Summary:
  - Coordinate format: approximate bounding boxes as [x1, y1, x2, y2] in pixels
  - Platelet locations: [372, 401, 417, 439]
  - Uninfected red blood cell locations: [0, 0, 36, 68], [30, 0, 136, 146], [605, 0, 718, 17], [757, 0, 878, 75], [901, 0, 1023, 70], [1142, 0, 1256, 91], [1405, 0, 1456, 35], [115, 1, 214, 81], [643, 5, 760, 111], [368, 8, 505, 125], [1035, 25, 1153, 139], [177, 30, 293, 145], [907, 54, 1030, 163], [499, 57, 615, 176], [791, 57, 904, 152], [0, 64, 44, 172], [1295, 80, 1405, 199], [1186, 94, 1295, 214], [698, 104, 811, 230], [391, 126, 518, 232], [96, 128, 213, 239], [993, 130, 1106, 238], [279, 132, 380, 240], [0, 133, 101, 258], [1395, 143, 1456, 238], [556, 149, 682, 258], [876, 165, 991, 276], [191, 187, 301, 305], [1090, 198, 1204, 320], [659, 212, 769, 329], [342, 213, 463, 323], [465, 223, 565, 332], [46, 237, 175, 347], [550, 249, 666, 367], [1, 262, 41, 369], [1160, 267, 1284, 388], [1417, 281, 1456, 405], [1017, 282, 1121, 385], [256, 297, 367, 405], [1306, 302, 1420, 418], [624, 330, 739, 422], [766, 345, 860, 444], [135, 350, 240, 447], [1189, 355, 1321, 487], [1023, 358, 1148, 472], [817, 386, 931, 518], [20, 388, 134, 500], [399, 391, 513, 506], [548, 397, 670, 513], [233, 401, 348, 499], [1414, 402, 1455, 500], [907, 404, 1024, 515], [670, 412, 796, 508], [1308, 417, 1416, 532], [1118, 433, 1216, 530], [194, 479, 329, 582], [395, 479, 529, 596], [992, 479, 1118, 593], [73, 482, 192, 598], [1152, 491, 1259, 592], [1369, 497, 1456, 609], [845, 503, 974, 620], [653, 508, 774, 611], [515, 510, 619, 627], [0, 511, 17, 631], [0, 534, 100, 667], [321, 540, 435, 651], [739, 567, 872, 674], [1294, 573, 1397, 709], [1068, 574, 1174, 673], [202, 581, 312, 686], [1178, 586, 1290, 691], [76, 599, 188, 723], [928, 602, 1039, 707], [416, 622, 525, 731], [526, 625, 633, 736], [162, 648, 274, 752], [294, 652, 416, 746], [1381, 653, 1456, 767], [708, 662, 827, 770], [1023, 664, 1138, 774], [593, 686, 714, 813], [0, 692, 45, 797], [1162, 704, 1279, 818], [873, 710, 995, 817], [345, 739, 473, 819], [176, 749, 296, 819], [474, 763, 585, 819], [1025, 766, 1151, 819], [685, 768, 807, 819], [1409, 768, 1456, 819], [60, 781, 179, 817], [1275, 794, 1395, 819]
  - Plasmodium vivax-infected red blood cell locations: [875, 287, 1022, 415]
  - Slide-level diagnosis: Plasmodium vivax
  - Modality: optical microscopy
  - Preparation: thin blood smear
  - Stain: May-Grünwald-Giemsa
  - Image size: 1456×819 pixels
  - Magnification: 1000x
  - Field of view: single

######

__Task goal__
Copy the lines of the entries above that mention "pixels".

__Result of this exercise__
  - Coordinate format: approximate bounding boxes as [x1, y1, x2, y2] in pixels
  - Image size: 1456×819 pixels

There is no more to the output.